Dans cette affaire, la Ville de Rivière-du-Loup (« Ville ») utilisait ces types de matériaux suivant l’obtention de deux certificats d’autorisation du ministère du Développement durable, de l’Environnement et de la Lutte aux changements climatiques (« ministère »), conformément à l’article 42 du Règlement sur l’enfouissement et l’incinération de matières résiduelles (RLRQ, c. Q-2, r. 19) (« R.E.I.M.R. »), prévoyant qu’une autorisation est nécessaire pour utiliser un matériau de recouvrement autre qu’une couche de sol.
À la suite de l’avis du ministère à l’effet que les matières résiduelles enfouies à son lieu d’enfouissement technique (« LET »), incluant les matières de recouvrement qu’elle utilisait, excédaient la limite de 50 000 tonnes fixée par l’article 32 du R.E.I.M.R., la Ville avait déposé une demande en jugement déclaratoire afin de faire déclarer le contraire, au motif que les matériaux de recouvrement ne devaient pas être inclus dans le calcul des quantités reçues de matières résiduelles.
L’enjeu du débat était notamment lié au fait que le dépassement du seuil pouvait compromettre l’admissibilité de la Ville au Programme Biogaz, pour certaines années passées, ainsi qu’aux autres programmes établis à la suite de l’entrée en vigueur du Règlement concernant le système de plafonnement et d’échange de droits d’émission de gaz à effet de serre (RLRQ, c. Q-2, r. 46.1).
Selon la Ville, pour qualifier une matière de « matière résiduelle » au sens de l’article 1 (11) de la Loi sur la qualité de l’environnement (RLRQ, c. Q-2) (« Loi »), la fin pour laquelle ladite matière est destinée devait être prise en considération.
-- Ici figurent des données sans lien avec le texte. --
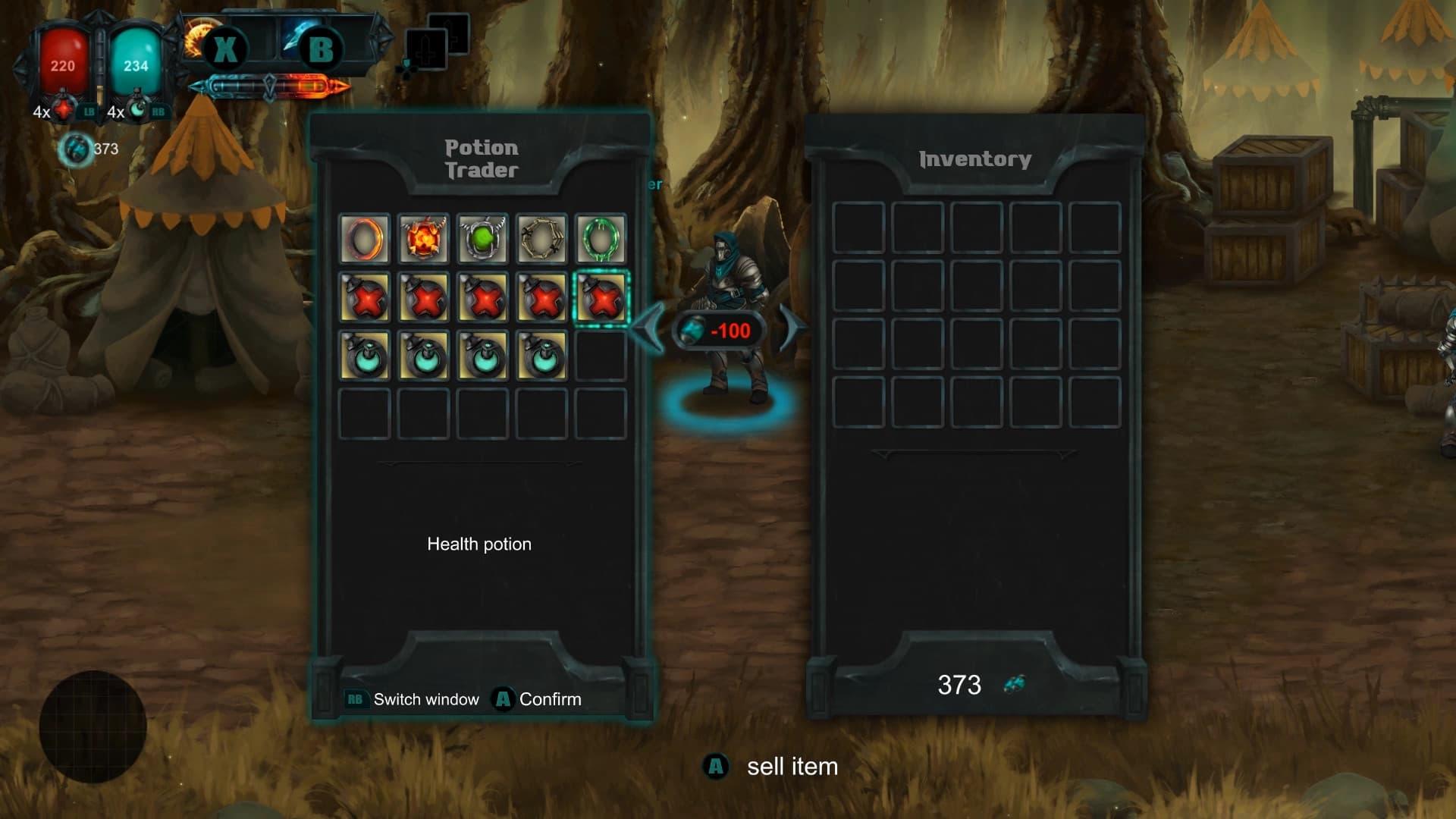 Moonfall Ultimate Xbox One
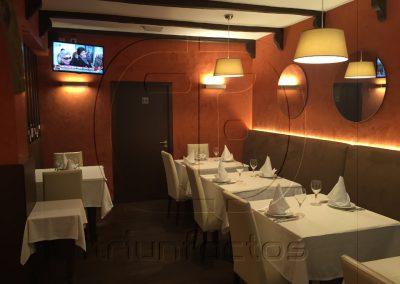 restaurante_portico06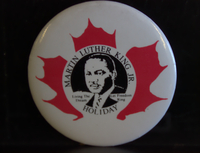 Martin Luther King Jr holiday button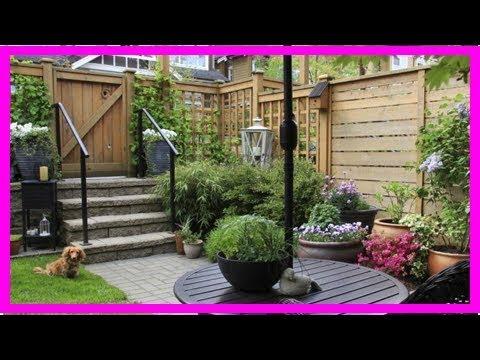 7 ideas encantadoras para decorar un patio peque o youtube - Ideas para decorar un patio pequeno ...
Ainsi, puisque les résidus provenant du broyage de matériaux de construction et les cendres étaient utilisés par la Ville à titre de matériaux de recouvrement déposés quotidiennement sur les matières résiduelles enfouies, cette dernière estimait qu’ils ne constituaient pas des « matières résiduelles » au sens de la Loi.
Cette prétention était appuyée sur l’interprétation du terme « résidu » que l’on retrouve à la définition de l’article 1 (11) de la Loi, lequel se limitait, selon elle, au résidu ultime, à savoir le résidu sans utilité ni valeur et dont l’objectif est l’élimination.
Or, selon la Cour d’appel, le terme « résidu » n’est « pas tributaire de l’intention de son détenteur de l’abandonner, mais […] renvoie à sa provenance selon qu’il résulte d’un processus de production, de transformation ou d’utilisation ».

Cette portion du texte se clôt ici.